Festival

Odessa mon amour

d'Lëtzebuerger Land du 02.10.2020

La ville d’Odessa, en Ukraine, est connue pour le célèbre escalier qui servit à Eisenstein pour réaliser la séquence au landau dans le Cuirassé Potemkine (1925). Il était donc logique que la cité portuaire accueille le Festival international du film, qui se déroule actuellement jusqu’au 3 octobre. C’est là que s’est rendu – du moins virtuellement – l’auteur de ces lignes pour représenter l’Association Luxembourgeoise de la Presse Cinématographique (ALPC) à la Fédération internationale de la Presse cinématographique (Fipresci) pour la première fois depuis son affiliation, cet été. Créée en 1930 dans le but de promouvoir le développement de la culture cinématographique, cette organisation internationale investit chaque année des festivals pour y remettre la prestigieuse récompense qui porte son nom. Aux côtés de la France, de la Belgique ou de l’Allemagne, le Grand-Duché fit partie des sections historiques ayant rejoint cette Fédération de journalistes et de critiques dès le début des années 30.

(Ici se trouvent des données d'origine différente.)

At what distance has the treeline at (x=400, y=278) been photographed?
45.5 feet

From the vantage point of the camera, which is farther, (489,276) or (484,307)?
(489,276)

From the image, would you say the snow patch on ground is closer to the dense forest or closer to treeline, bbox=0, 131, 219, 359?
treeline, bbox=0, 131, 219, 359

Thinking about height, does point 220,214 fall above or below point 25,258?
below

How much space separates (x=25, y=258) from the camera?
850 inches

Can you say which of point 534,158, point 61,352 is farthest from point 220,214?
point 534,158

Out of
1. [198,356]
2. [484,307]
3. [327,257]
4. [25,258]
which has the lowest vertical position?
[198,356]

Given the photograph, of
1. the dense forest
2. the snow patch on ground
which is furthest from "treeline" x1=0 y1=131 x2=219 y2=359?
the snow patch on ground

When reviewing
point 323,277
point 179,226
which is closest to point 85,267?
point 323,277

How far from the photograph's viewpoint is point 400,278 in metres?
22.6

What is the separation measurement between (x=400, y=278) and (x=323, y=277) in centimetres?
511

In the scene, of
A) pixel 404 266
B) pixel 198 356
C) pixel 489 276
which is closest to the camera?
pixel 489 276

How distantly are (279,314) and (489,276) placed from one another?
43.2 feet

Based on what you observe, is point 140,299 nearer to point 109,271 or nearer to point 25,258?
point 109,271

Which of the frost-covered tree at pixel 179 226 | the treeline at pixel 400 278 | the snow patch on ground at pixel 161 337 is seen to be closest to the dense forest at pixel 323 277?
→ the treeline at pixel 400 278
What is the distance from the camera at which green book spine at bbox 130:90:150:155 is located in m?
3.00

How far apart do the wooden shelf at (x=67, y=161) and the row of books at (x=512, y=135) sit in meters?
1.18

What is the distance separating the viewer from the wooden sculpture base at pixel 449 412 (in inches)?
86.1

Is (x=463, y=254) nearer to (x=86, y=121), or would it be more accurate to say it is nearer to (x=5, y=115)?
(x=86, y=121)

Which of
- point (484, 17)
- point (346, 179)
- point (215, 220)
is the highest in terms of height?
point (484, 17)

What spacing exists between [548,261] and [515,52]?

Pour cette onzième édition du Festival international du film d’Odessa, les membres du jury Fipresci étaient réunis en vue de primer les meilleurs films ukrainiens parmi les onze courts et les sept longs-métrages en lice. Première bonne surprise : une certaine tendance institutionnelle à compartimenter les arts et les techniques était bouleversée, puisque chacune des catégories rassemblait indifféremment des films d’animation, des fictions, des documentaires. L’autre bel étonnement concernait la qualité générale des films, avec une photographie dans l’ensemble très soignée, en noir et blanc comme en couleurs, et un réel effort sur le plan narratif pour produire des récits singuliers. Aussi, de nombreux genres y étaient représentés, de la comédie (Chola the Bear, où un ours géorgien doit être expatrié vers le zoo de Berlin), en passant par la science-fiction (Viktor Robot), les drames familiaux (Sweet Home et A Family), un essai sur l’enseignement d’un professeur qui fut autrefois un grand acteur du cinéma ukrainien (Between the frames), jusqu’aux graves investigations du réel menées par Egor Troyanovskyi et le duo de jeunes réalisateurs trentenaires, Adrian Pîrvu et Helena Maksyom. Car l’Ukraine, on le sait, vit des temps troublés de par la position stratégique qu’elle occupe, coincée entre l’Europe et la Russie, entre la latinité et l’orthodoxie, entre les démocraties occidentales et la politique autoritaire de Poutine.

Pareilles tensions trouvent une résonance certaine parmi des documentaires comme Demon et Everything will not be fine. Dans le premier, Egor Troyanovskyi retrace le quotidien d’un père parti seul enquêter sur les traces de son fils disparu lorsque celui-ci s’apprêtait à rejoindre le front. Face à l’indifférence des institutions ukrainiennes, le vieil homme originaire du village d’Urzuf, où la population a voté majoritairement en faveur d’un rattachement à la Russie, est isolé. Son combat, digne et acharné, l’a conduit à devenir un activiste renommé des droits de l’Homme. Le titre démoniaque désigne ici un milicien russe, nommé Bezler, qui aurait participé à des cas de torture dans le Donbass, et que Nikolay Dmitrevich souhaiterait convoquer devant la cours pénale internationale de la Haye.

C’est une entreprise justicière similaire qui anime le couple de réalisateurs d’Everything will not be fine, où la responsabilité russe est une fois de plus mise en cause. Adrian Pîrvu est atteint d’une maladie des yeux, comme encore de nombreux enfants victimes aujourd’hui des conséquences de l’explosion de la centrale nucléaire de Tchernobyl en 1986. Caméra à la main, Adrian et Helena visitent, avec l’humour et la joie de vivre qu’ils diffusent tout au long de leur expédition, le site de Tchernobyl, se rendent au chevet d’enfants malades, et participent à des manifestations contre l’implantation de la centrale d’Astravets, en Biélorussie, conçue selon les mêmes plans défectueux de Tchernobyl... Art du visible, le cinéma nous éclaire ici, par un retournement de réflexivité, sur la demi-cécité du jeune réalisateur, laquelle renvoie plus largement à la menace aveugle et invisible du nucléaire. Des films sincères et émouvants qui amorcent parfaitement l’avènement du prochain Festival CinEast (du 8 au 25 octobre). À suivre, donc.